The Webb City High School (abbreviated WCHS) serves students in ninth through twelfth grade, and is located at 621 North Madison Street in Webb City. The school is well known for its successful academic and athletic programs. In 2013, U.S. News & World Report ranked the school as the 17th best out of 560 high schools in Missouri. The school encompasses various facilities, including a gymnasium and storm shelter known as the Cardinal Dome (which opens to the public during severe weather), a football field known as the Cardinal Stadium, a swimming pool, a performing arts center, a library and media center, and a Mercy health clinic. WCHS has a highly successful athletic program that competes in the Central Ozark Conference and is governed by the Missouri State High School Activities Association (MSHSAA).

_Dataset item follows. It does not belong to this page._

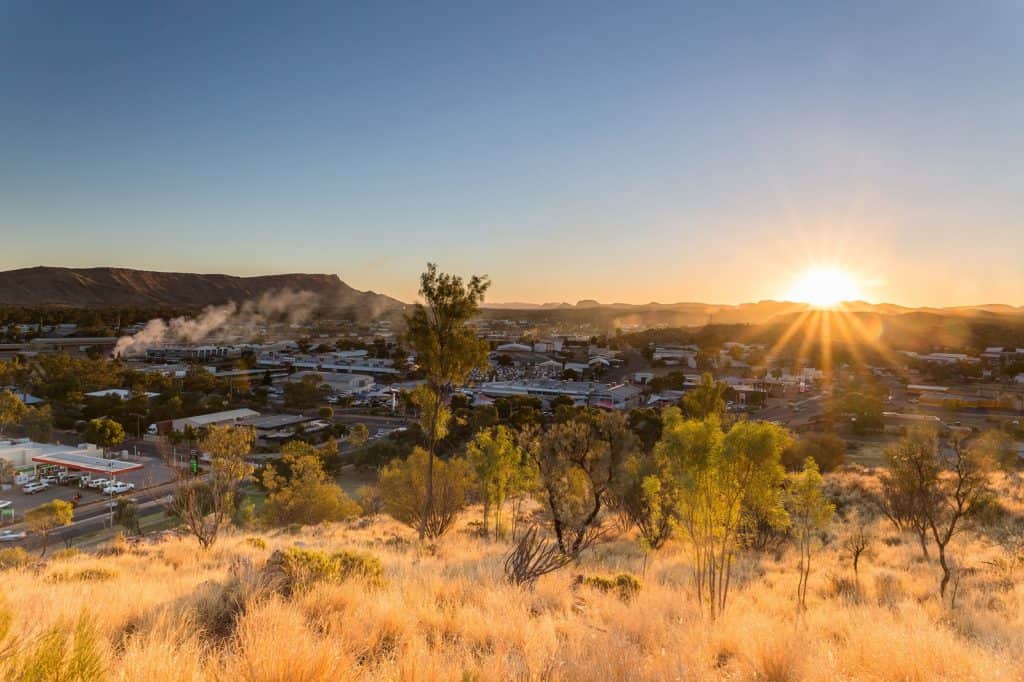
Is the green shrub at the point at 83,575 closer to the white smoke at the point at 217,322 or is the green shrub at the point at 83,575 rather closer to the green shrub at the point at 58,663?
the green shrub at the point at 58,663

====Webb City Alternative School====
The Webb City Alternative School is an alternative high school that caters to non-traditional students who care for their children, work, or have problems in a regular learning environment. It is located at 600 Ellis Street in Webb City near the Crowder College campus.

== Recognition ==
In 2010, the district was ranked 3rd best nationally in communities with median home prices below $100,000.
GreatSchools wrote:
"The Webb City High School Cardinals are nearly invincible in football; they've won eleven state championships in the past 25 years. Academically, Webb City schools are recognized as an "outperformer" by Standard and Poor's because they've exceeded state expectations in 13 of the past 14 years. Webb City taxpayers are willing to invest in scholastic excellence — they recently approved a $2 million bond to build four additional classrooms."